Notably, the District Court surveyed decisions that recognized lenders' claims for prepayment premiums in bankruptcy cases, including In re Vanderveer Estates Holdings, Inc.,2 a case in which Herrick, Feinstein represented the lender and that is often cited by lenders in prepayment premium disputes in bankruptcy. The District Court observed that, "[i]n all these cases, the lender's right to a prepayment premium unambiguously arises as a consequence of the default and provision. The prepayment premium, instead of being forfeited by the acceleration of the note, becomes a form of liquidated damages that the lender may demand after accelerating the debt . . . . These cases make clear that if the parties intended to create an actual right to payment of the prepayment consideration upon default and acceleration, the parties could easily have so contracted." Id. at *7.3
The South Side case provides an important lesson to lenders who rely upon prepayment premiums as integral components of their financing strategy. To be sure, not all prepayment premium provisions, even if drafted to address the concern raised by South Side, will be allowed. A prepayment premium provision may be unenforceable if the borrower files for bankruptcy unless the lender can satisfy other requirements. For example, the case law on prepayment premiums demonstrates that the courts will also assess whether the provision in question is enforceable under applicable non-bankruptcy law. But as a threshold matter, lenders should be certain when they make their loans that their loan documents permit them to collect the prepayment premium after default and acceleration, even if the borrower does not tender repayment.
For more information on this or other lending and restructuring topics, please contact:
Hanh Huynh at (212) 592-1482 or [email protected]
Copyright © 2012 Herrick, Feinstein LLP. Lending and Restructuring Alert is published by Herrick, Feinstein LLP for information purposes only. Nothing contained herein is intended to serve as legal advice or counsel or as an opinion of the firm.

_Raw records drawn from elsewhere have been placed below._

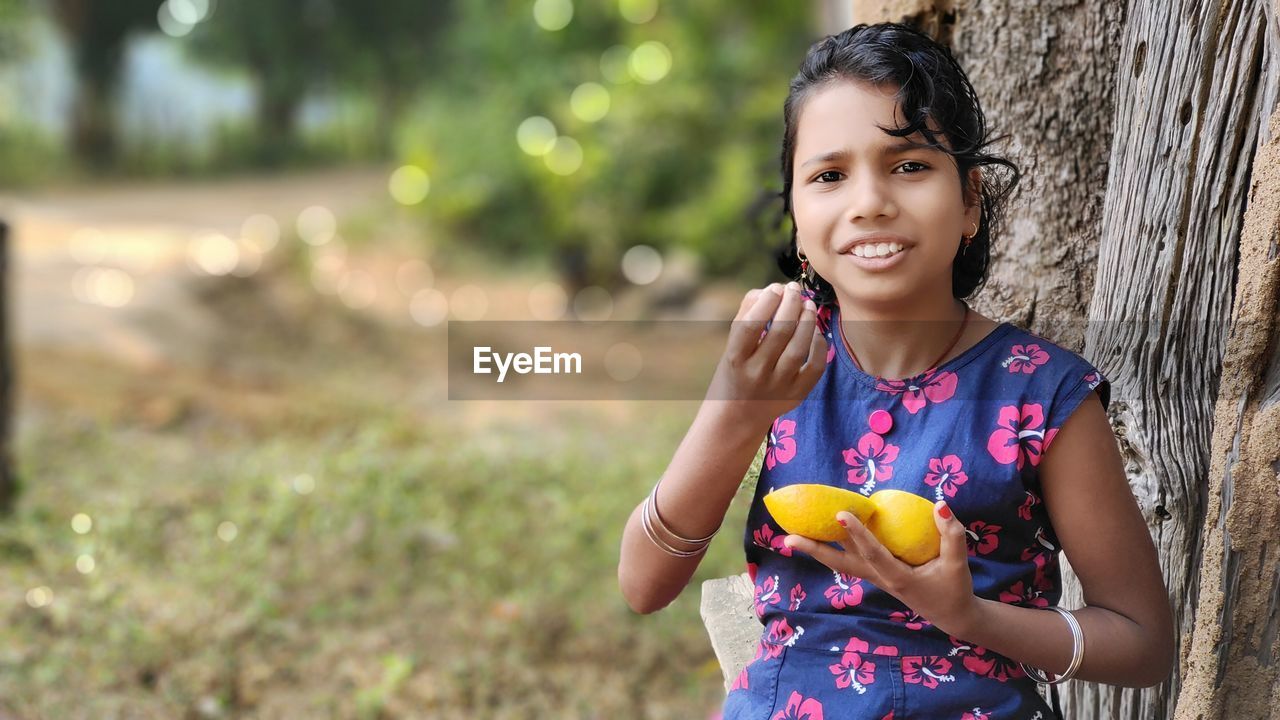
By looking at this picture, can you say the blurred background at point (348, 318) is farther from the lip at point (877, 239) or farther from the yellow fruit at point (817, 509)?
the yellow fruit at point (817, 509)

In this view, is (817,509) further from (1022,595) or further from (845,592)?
(1022,595)

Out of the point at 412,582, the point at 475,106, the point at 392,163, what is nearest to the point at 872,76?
the point at 412,582

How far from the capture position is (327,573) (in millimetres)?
4117

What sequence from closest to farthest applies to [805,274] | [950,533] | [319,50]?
[950,533] < [805,274] < [319,50]

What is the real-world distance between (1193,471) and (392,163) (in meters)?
15.7

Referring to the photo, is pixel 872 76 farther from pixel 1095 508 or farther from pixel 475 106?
pixel 475 106

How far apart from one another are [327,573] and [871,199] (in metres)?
3.12

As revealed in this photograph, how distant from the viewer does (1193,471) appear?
178 centimetres

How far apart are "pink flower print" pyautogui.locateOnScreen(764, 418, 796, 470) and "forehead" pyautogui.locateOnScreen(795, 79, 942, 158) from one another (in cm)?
35

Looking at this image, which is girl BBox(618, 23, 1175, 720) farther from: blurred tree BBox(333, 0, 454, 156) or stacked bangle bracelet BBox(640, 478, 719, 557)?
blurred tree BBox(333, 0, 454, 156)

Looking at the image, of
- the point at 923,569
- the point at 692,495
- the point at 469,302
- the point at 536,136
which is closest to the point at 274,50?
the point at 536,136

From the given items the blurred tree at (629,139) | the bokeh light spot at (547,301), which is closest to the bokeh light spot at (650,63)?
the blurred tree at (629,139)

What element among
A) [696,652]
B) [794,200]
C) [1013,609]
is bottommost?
[696,652]

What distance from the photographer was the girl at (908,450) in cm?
143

1 U.S. Bank N.A. v. South Side House LLC, 2012 WL 273119 (E.D.N.Y. Jan. 12, 2012).
2In re Vanderveer Estates Holdings, Inc., 283 B.R. 122 (Bankr. E.D.N.Y. 2002).
3 The note at issue in Vanderveer contained provisions requiring payment of a yield maintenance premium if the loan were repaid, "'whether the prepayment is voluntary or involuntary (in connection with holder hereof's acceleration of the unpaid principal balance of this Note) or the Instrument is satisfied or released by foreclosure (whether by power of sale or judicial proceeding), deed in lieu of foreclosure or by any other means.'" 283 B.R. at 126 (quoting language from note).